1.3 Implementation of the WFO Tulsa Vision for Local Impact-Based Decision Support Services

Tuesday, 9 January 2018: 9:15 AM
Salon K (Hilton) (Austin, Texas)
Karen Hatfield, NOAA/NWSFO, Tulsa, OK; and S. F. Piltz, E. J. Calianese Jr., J. M. Frederick, J. B. McGavock, and M. E. Plate
Manuscript (3.4 MB)

With the National Weather Service’s (NWS) increased focus on providing Impact-Based Decision Support Services (IDSS) to core partner groups, discussion and planning has occurred across the agency concerning how best to accommodate the increased workload within the existing staffing framework while still producing accurate, consistent forecast information. Much of the dialogue has focused on streamlining the daily forecast process to afford extra time for IDSS activities.

Since the mid-2000s, meteorologists at the NWS Weather Forecast Office (WFO) in Tulsa, Oklahoma, have successfully simplified the IDSS process by connecting it directly to the forecast process. By creating a direct connection between the gridded forecast database and IDSS, forecasters routinely distribute hazardous weather information in multiple non-traditional formats while placing a more traditional focus on the forecast itself. This ensures consistency among a variety of communication methods, including dynamic web pages, briefing packages, video recordings, and text products. With this vision, effort placed into crafting a good forecast naturally and efficiently translates into a variety of IDSS activities.

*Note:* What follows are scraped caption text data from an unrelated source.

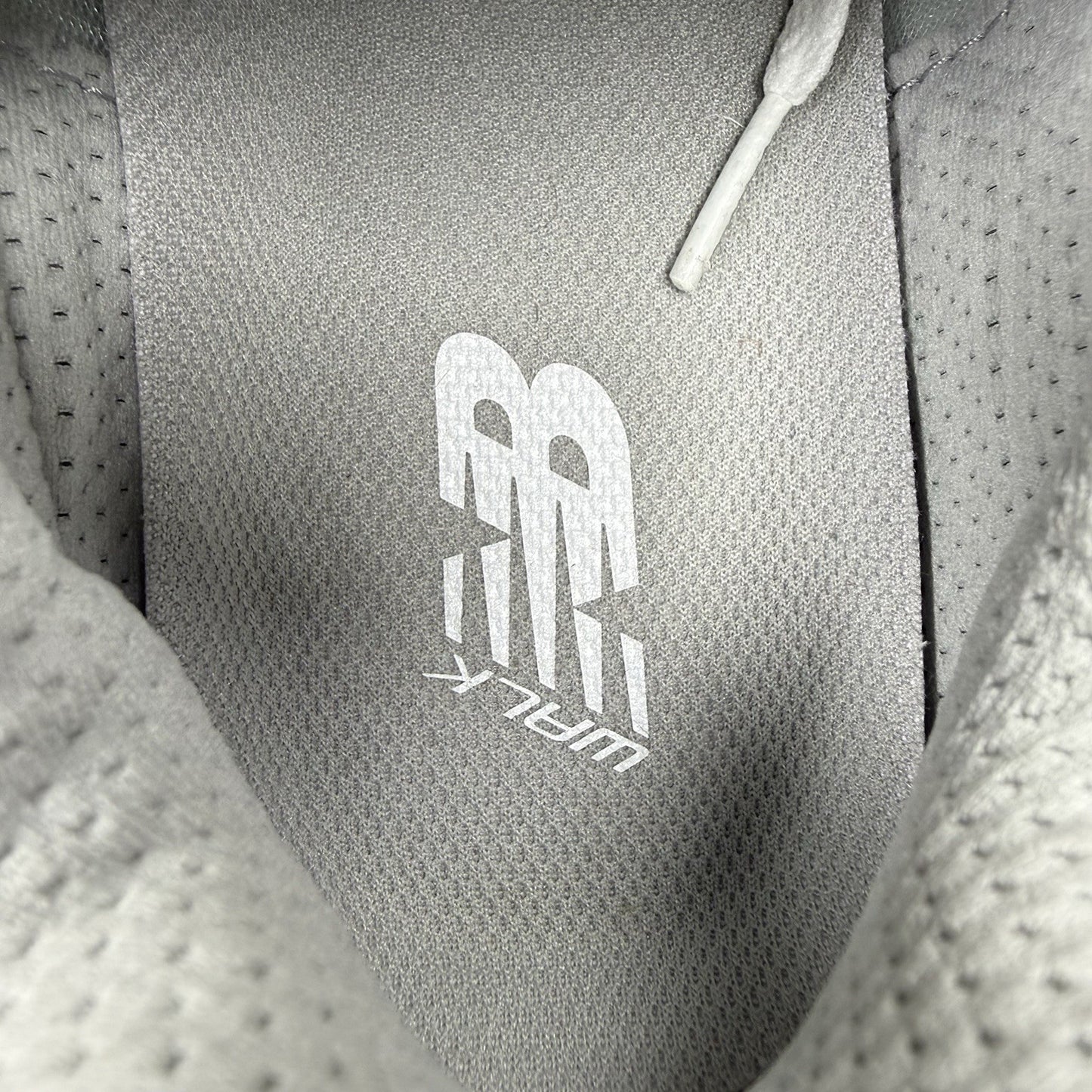 New Balance 840v2 Trainers Grey White Size UK7 WW840GY212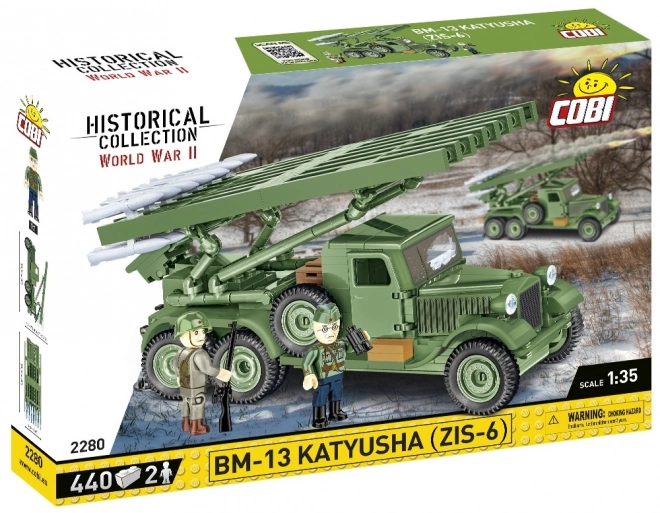 Katiuska BM-13 rakétavető készlet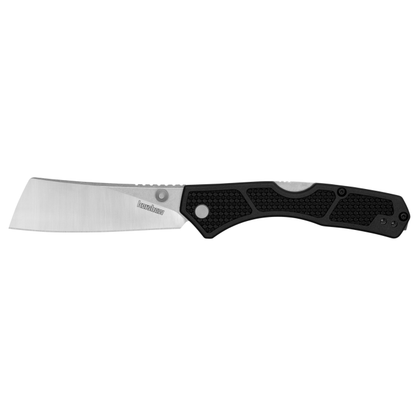 Kershaw Knives™ Hatch Lockback 2043 Black GFN D2 Semi-Stainless Steel Pocket Knife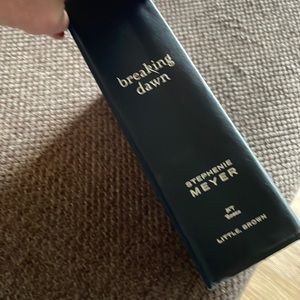 Breaking dawn , Stephanie Meyer ,hard cover book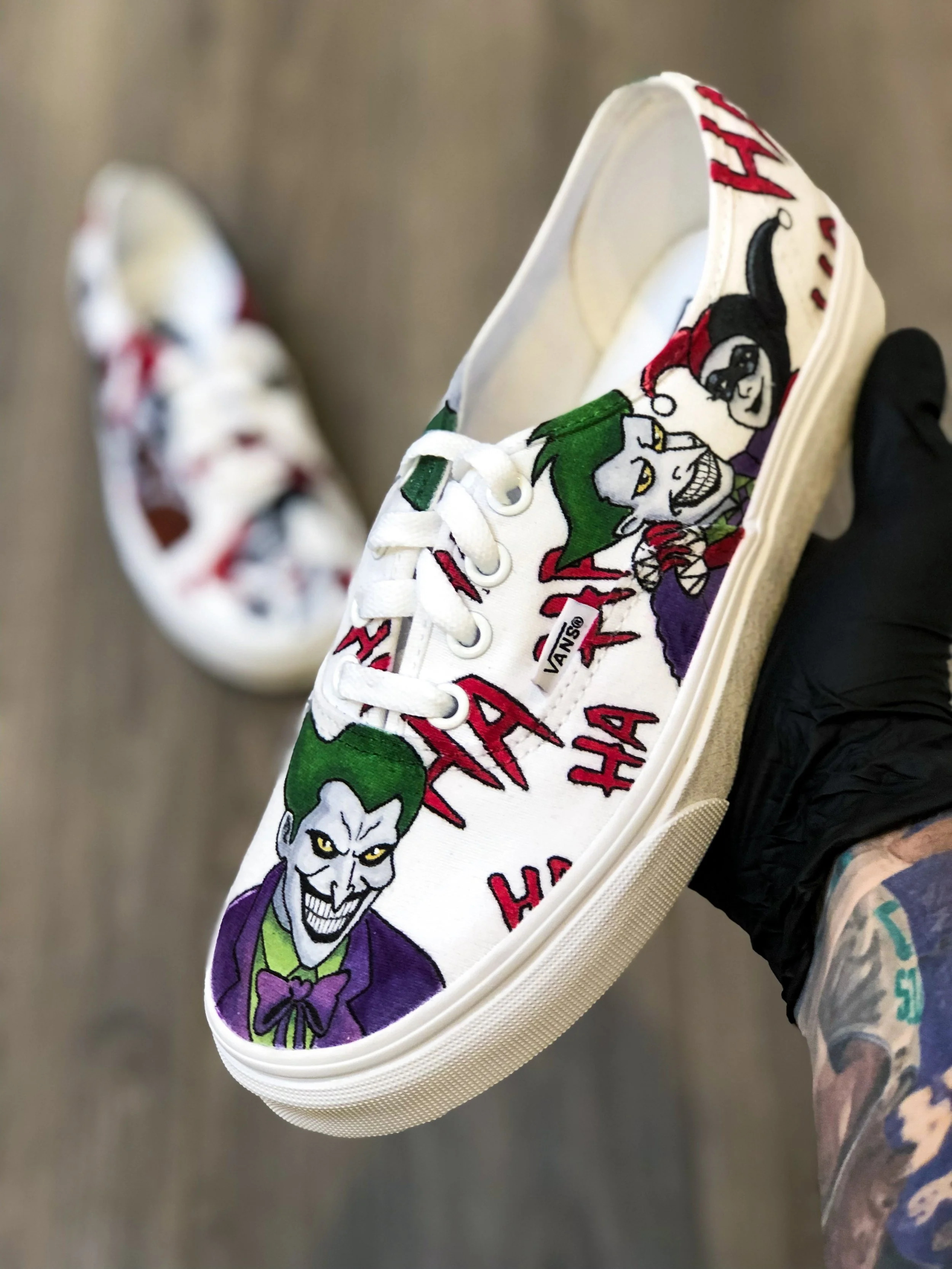 vans shoes joker
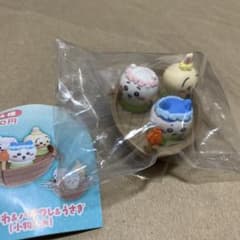 映画ちいかわ デスクトップフィギュア　ちいかわ ハチワレ うさぎ　　3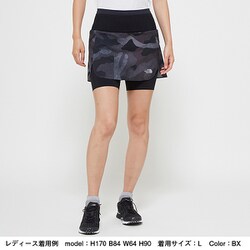 ノースフェイス　フライウェイトタイツ付スカート ヨドバシ.com - THE NORTH FACE ザ・ノース・フェイス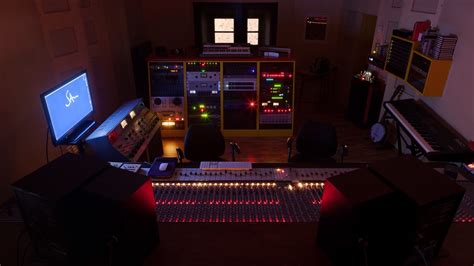 SAM Studio Overview - Italy Residential Recording Studio | Miloco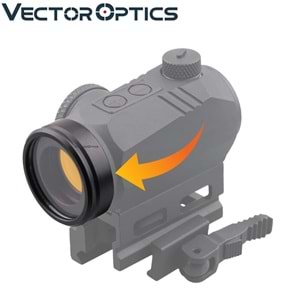 Red Dot Protection Cap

To accomplish the vision, WFO Tulsa meteorologists developed numerous in-house tools that allow forecasters to provide a suite of IDSS, ranging from venue-specific to broader-scale needs, through leveraging information contained in the gridded human forecast data and various observational and model forecast datasets. These tools create web pages, graphics, briefing slide packages, and even traditional text products. Most of these IDSS tools require little to no additional forecaster intervention to produce updated output, and the information updates as the gridded forecast, observational, or model data change. Other tools offer a reasonable head start toward complete information delivery, allowing more effort to be expended toward the addition of information supplemental to the gridded forecast, such as impact-specific timing and messaging. This presentation will provide an overview of the WFO Tulsa IDSS toolset, including a discussion of its successful use in an operational setting, details on the individual tools, presentation of relevant forecast verification data, and a sample of feedback from core partner groups.